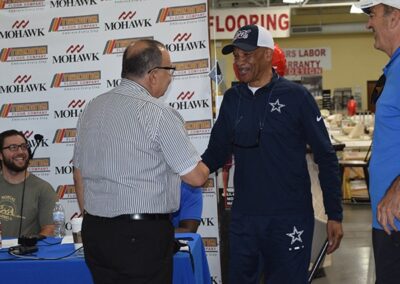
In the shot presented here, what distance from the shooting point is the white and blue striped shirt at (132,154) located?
6.49 feet

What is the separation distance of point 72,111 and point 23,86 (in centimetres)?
45

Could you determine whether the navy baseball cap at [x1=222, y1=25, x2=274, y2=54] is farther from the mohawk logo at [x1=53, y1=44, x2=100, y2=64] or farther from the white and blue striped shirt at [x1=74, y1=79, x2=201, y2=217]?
the mohawk logo at [x1=53, y1=44, x2=100, y2=64]

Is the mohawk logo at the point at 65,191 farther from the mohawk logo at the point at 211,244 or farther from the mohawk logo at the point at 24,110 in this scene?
the mohawk logo at the point at 211,244

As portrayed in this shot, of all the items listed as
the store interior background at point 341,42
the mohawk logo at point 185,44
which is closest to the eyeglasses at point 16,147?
the mohawk logo at point 185,44

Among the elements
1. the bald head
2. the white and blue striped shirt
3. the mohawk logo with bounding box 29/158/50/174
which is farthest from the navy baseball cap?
the mohawk logo with bounding box 29/158/50/174

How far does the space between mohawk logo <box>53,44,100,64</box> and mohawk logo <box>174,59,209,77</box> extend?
2.17ft

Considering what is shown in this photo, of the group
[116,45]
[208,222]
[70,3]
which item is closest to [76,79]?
[116,45]

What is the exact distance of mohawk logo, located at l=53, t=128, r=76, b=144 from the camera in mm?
4379

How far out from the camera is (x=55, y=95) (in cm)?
436

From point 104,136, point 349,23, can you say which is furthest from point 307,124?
point 349,23

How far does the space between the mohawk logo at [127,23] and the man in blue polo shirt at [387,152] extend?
244 cm

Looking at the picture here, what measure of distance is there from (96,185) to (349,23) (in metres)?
14.1

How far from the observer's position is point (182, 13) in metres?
4.13

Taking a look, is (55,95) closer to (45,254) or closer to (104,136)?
(45,254)
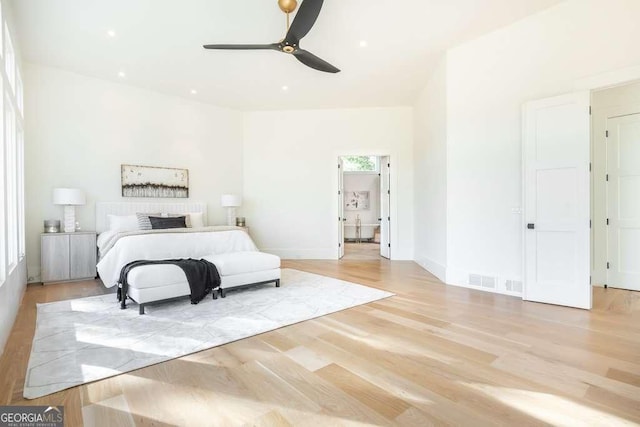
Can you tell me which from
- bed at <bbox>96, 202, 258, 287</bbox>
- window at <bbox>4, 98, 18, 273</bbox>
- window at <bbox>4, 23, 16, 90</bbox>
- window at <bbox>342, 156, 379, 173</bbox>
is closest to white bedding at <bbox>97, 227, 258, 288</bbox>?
bed at <bbox>96, 202, 258, 287</bbox>

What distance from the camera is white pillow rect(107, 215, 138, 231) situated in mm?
5129

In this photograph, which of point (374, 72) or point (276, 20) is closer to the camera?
point (276, 20)

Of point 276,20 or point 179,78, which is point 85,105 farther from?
point 276,20

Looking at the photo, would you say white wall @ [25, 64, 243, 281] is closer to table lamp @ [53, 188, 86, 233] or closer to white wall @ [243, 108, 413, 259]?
table lamp @ [53, 188, 86, 233]

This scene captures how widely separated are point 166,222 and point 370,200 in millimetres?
7280

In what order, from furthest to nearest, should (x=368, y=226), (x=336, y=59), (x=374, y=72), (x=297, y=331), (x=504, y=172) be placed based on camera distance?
(x=368, y=226) → (x=374, y=72) → (x=336, y=59) → (x=504, y=172) → (x=297, y=331)

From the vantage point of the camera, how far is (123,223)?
518 cm

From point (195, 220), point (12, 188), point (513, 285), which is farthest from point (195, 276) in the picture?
point (513, 285)

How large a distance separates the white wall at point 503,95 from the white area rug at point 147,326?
149cm

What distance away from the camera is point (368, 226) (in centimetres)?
1104

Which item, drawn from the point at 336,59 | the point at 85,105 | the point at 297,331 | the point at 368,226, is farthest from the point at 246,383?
the point at 368,226

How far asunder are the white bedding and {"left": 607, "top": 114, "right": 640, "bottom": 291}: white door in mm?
5213

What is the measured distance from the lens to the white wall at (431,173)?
189 inches

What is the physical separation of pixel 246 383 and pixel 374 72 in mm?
4884
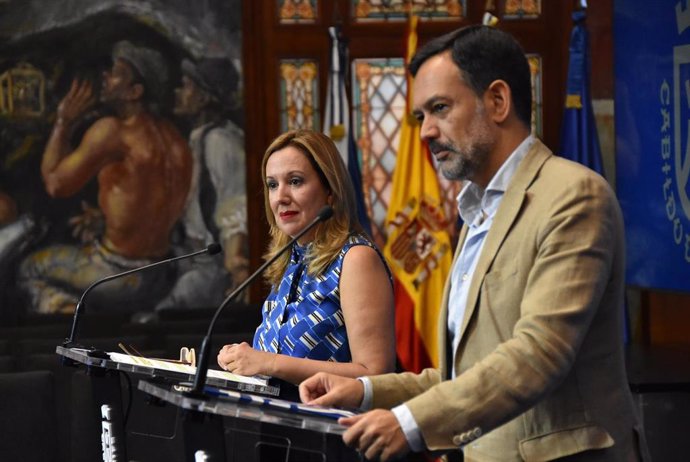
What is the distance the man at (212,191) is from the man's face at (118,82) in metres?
0.34

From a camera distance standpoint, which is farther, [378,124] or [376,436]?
[378,124]

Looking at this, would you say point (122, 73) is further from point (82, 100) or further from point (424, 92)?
point (424, 92)

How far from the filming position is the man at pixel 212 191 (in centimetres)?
704

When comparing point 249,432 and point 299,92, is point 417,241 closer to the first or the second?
point 299,92

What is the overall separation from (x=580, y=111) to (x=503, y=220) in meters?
4.76

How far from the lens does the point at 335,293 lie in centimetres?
286

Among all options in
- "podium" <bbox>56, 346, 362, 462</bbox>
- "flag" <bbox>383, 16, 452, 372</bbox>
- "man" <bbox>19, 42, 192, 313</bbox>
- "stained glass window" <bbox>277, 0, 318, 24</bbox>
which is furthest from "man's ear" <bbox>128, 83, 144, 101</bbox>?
"podium" <bbox>56, 346, 362, 462</bbox>

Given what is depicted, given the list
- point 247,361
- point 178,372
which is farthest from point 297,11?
point 178,372

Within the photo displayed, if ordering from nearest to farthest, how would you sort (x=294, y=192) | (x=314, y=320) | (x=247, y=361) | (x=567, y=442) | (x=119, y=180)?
(x=567, y=442) < (x=247, y=361) < (x=314, y=320) < (x=294, y=192) < (x=119, y=180)

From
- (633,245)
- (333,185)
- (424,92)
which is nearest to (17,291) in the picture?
(633,245)

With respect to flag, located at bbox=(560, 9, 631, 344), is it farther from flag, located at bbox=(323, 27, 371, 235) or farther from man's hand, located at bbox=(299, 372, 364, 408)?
man's hand, located at bbox=(299, 372, 364, 408)

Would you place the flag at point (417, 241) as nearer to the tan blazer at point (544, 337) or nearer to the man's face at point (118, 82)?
the man's face at point (118, 82)

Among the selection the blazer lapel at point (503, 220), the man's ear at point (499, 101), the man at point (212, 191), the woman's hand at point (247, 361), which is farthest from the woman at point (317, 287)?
the man at point (212, 191)

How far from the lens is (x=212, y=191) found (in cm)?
707
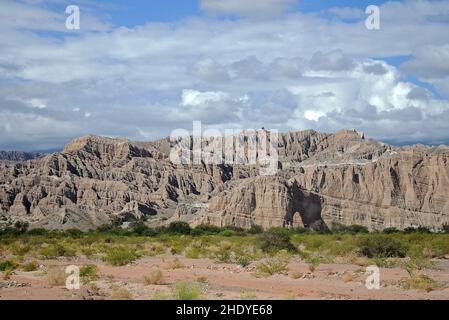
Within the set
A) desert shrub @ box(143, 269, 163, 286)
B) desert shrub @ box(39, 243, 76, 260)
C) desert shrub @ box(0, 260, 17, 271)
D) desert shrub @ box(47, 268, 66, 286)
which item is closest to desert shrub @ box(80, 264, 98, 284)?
desert shrub @ box(47, 268, 66, 286)

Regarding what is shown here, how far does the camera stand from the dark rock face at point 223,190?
90.2 m

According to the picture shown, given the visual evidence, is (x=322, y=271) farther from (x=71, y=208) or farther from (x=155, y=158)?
(x=155, y=158)

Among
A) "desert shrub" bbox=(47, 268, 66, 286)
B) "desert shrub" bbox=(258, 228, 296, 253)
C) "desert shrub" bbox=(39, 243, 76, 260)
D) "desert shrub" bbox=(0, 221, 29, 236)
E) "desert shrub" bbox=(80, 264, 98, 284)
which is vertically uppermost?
"desert shrub" bbox=(47, 268, 66, 286)

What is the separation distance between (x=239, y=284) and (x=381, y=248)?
1415 cm

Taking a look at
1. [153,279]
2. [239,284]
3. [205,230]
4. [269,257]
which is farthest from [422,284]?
[205,230]

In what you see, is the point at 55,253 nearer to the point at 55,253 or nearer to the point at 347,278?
the point at 55,253

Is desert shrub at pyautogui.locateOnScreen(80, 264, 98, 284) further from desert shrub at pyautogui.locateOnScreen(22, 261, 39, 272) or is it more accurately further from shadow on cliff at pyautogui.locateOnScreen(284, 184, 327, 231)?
shadow on cliff at pyautogui.locateOnScreen(284, 184, 327, 231)

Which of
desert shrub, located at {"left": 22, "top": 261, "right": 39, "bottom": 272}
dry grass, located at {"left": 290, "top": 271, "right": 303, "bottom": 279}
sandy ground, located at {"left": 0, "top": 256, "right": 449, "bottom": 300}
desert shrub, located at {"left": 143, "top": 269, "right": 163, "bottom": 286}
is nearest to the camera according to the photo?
sandy ground, located at {"left": 0, "top": 256, "right": 449, "bottom": 300}

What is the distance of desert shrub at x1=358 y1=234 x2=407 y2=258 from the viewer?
3300 cm

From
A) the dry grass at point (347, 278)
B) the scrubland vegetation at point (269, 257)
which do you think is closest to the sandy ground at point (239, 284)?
the dry grass at point (347, 278)

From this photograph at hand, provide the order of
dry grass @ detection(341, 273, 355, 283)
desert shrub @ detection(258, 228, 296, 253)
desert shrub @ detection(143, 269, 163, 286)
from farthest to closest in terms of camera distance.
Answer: desert shrub @ detection(258, 228, 296, 253) < dry grass @ detection(341, 273, 355, 283) < desert shrub @ detection(143, 269, 163, 286)

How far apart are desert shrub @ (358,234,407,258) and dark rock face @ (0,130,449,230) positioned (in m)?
50.8

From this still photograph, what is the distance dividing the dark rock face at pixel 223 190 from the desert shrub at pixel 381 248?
5077cm

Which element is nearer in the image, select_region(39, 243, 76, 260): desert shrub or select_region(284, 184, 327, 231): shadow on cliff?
select_region(39, 243, 76, 260): desert shrub
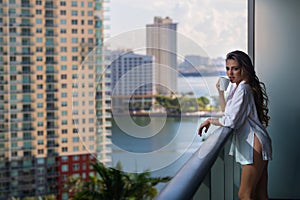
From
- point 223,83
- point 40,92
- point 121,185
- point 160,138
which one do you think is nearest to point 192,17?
point 40,92

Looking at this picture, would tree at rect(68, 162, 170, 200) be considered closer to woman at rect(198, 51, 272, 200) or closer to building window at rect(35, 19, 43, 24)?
woman at rect(198, 51, 272, 200)

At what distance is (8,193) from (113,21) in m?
5.24

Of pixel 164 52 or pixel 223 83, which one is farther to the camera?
pixel 164 52

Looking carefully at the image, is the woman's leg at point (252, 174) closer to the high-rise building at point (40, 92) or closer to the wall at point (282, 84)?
the wall at point (282, 84)

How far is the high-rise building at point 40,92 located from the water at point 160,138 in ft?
32.5

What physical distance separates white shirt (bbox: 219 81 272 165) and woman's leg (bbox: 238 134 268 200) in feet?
0.05

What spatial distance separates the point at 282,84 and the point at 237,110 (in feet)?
4.52

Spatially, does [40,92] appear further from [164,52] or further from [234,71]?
[234,71]

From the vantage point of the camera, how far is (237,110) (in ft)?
5.70

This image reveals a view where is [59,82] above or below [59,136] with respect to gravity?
above

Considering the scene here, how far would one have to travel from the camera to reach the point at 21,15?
1346cm

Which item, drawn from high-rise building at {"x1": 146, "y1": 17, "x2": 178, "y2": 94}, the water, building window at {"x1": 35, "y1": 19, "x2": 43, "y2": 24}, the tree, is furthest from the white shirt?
building window at {"x1": 35, "y1": 19, "x2": 43, "y2": 24}

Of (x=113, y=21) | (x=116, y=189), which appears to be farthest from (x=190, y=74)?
(x=113, y=21)

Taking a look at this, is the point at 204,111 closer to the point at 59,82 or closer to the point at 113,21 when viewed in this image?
the point at 113,21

**PROBLEM STATEMENT:**
Starting with the line that contains "What spatial distance", output every line through the end of the listing above, unchanged.

**ANSWER TO THIS EXERCISE:**
What spatial distance separates the point at 282,84 and the point at 237,110 (in feet)?
4.52

Spatially, does [40,92] appear further from [164,52] or further from [234,71]?
[234,71]

From the vantage point of the camera, how far is (237,110) (in ft)?
5.70

This image reveals a view where is [59,82] above or below [59,136] with respect to gravity?
above

Considering the scene here, how far would one have to travel from the camera to reach the point at 21,15?
1346cm

Which item, drawn from high-rise building at {"x1": 146, "y1": 17, "x2": 178, "y2": 94}, the water, building window at {"x1": 35, "y1": 19, "x2": 43, "y2": 24}, the tree, is furthest from the white shirt?
building window at {"x1": 35, "y1": 19, "x2": 43, "y2": 24}

Of (x=113, y=21) | (x=116, y=189), which appears to be farthest from (x=190, y=74)?
(x=113, y=21)

Taking a look at this, is the point at 204,111 closer to the point at 59,82 or closer to the point at 113,21 when viewed in this image?
the point at 113,21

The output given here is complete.